REQUIRED TASK:
In the material, change "farthest" to "furthest" in the lines from the one containing "As we see in this photo, order" up to and including the one containing "by distance from", leaving everything else unchanged. Write out only those lines.
* * * * *
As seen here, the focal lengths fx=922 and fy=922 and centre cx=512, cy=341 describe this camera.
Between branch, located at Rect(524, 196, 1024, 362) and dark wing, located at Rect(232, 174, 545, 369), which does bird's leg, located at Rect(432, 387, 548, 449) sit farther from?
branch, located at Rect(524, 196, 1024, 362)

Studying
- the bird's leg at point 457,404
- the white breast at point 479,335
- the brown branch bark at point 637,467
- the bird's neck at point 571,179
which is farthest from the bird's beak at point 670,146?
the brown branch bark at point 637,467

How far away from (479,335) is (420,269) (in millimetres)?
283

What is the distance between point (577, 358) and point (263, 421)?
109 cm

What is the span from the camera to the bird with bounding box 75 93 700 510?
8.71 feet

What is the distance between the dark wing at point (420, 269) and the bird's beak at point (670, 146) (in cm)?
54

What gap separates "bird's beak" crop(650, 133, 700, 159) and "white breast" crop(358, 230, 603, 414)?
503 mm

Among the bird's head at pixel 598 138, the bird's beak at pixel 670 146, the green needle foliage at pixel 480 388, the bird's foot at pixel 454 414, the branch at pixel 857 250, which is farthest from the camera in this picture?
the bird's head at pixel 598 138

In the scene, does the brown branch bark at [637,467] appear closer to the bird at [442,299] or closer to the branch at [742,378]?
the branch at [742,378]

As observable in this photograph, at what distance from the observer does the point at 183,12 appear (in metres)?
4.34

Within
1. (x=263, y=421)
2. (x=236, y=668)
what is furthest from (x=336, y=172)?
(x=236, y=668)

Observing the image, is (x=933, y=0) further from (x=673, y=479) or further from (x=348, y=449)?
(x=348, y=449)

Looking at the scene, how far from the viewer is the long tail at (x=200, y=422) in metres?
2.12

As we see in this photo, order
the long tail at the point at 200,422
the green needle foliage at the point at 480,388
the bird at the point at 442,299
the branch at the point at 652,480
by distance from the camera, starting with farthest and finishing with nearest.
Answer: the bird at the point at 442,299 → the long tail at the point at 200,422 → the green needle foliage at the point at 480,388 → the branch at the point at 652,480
* * * * *
FINAL RESULT:
As we see in this photo, order
the long tail at the point at 200,422
the green needle foliage at the point at 480,388
the bird at the point at 442,299
the branch at the point at 652,480
by distance from the camera, starting with furthest and finishing with nearest.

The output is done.